Jupiter's radiation belts are shaped like a huge doughnut around the planet's equatorial region and extend out past the moon Europa, about 650,000 kilometers out from the top of Jupiter's clouds.
"For the 15 months Juno orbits Jupiter, the spacecraft will have to withstand the equivalent of more than 100 million dental X-rays," said Bill Mc Alpine, Juno's radiation control manager, based at NASA's Jet Propulsion Laboratory in Pasadena, Calif. "In the same way human beings need to protect their organs during an X-ray exam, we have to protect Juno's brain and heart."
The vault is not designed to completely prevent every Jovian electron, ion or proton from hitting the system, but it will dramatically slow down the aging effect radiation has on electronics for the duration of the mission.
"The centralized radiation vault is the first of its kind," Bolton said. "We basically designed it from the ground up."

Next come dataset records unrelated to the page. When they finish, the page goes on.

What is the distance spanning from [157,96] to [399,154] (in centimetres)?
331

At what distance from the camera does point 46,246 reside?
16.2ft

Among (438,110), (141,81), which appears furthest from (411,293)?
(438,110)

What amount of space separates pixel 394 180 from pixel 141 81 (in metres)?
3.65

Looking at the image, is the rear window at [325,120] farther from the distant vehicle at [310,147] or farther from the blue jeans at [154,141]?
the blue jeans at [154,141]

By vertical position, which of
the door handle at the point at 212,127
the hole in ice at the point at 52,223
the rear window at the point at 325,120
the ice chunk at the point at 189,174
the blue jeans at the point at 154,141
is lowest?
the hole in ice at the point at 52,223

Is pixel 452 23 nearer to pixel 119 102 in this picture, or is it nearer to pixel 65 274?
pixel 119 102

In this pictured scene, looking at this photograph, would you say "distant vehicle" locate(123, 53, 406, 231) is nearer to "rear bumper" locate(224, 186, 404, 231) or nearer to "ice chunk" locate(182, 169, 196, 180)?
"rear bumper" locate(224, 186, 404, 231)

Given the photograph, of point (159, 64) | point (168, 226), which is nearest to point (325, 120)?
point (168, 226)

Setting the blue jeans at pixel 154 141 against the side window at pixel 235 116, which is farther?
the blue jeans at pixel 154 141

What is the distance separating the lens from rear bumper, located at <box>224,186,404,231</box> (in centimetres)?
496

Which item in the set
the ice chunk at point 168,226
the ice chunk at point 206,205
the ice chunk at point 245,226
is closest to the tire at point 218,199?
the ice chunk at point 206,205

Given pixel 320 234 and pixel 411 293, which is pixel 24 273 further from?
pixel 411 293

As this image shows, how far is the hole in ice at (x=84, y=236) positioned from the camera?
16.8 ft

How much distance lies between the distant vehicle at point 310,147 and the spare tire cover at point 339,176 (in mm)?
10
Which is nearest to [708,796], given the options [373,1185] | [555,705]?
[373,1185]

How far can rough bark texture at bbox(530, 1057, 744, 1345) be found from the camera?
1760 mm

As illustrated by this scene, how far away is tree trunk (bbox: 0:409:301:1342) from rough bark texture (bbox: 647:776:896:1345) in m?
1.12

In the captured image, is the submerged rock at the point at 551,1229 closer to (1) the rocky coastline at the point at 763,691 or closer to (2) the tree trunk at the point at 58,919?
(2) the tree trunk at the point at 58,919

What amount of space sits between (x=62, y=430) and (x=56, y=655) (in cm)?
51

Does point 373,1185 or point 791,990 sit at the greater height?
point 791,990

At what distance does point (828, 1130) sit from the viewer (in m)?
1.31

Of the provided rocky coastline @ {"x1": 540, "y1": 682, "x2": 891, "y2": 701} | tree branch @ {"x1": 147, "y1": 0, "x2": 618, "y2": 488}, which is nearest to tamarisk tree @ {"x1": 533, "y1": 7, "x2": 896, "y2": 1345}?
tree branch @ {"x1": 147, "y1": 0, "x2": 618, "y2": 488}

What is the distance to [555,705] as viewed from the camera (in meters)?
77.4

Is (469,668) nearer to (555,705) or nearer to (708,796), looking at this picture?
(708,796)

When NASA's Galileo spacecraft visited Jupiter from 1995 to 2003, its electronics were shielded by special components designed to be resistant to radiation. Galileo also didn't need to survive the harshest radiation regions, where Juno will operate.
But Juno isn't relying solely on the radiation vault. Scientists designed a path that takes Juno around Jupiter's poles, spending as little time as possible in the sizzling radiation belts around Jupiter's equator.